# [What the task asks]
From the line bearing "order: Rodentia" down to the final line of the records below, give every line again exactly and add nothing.

# [Data listing]
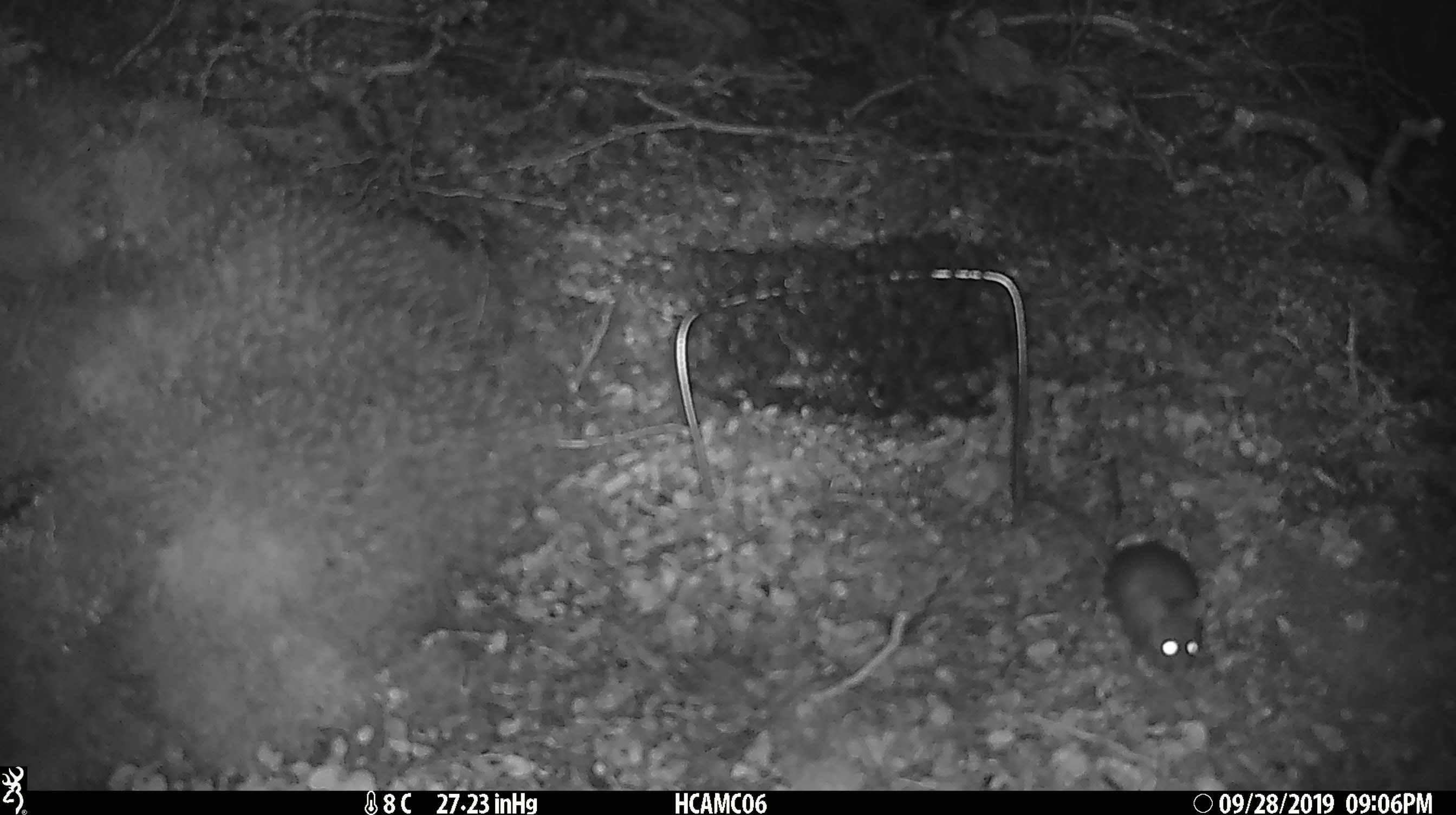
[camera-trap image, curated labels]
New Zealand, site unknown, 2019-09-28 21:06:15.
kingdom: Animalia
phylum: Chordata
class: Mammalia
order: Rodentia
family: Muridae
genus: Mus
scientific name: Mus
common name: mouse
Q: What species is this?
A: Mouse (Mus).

# [Answer space]
order: Rodentia
family: Muridae
genus: Mus
scientific name: Mus
common name: mouse
Q: What species is this?
A: Mouse (Mus).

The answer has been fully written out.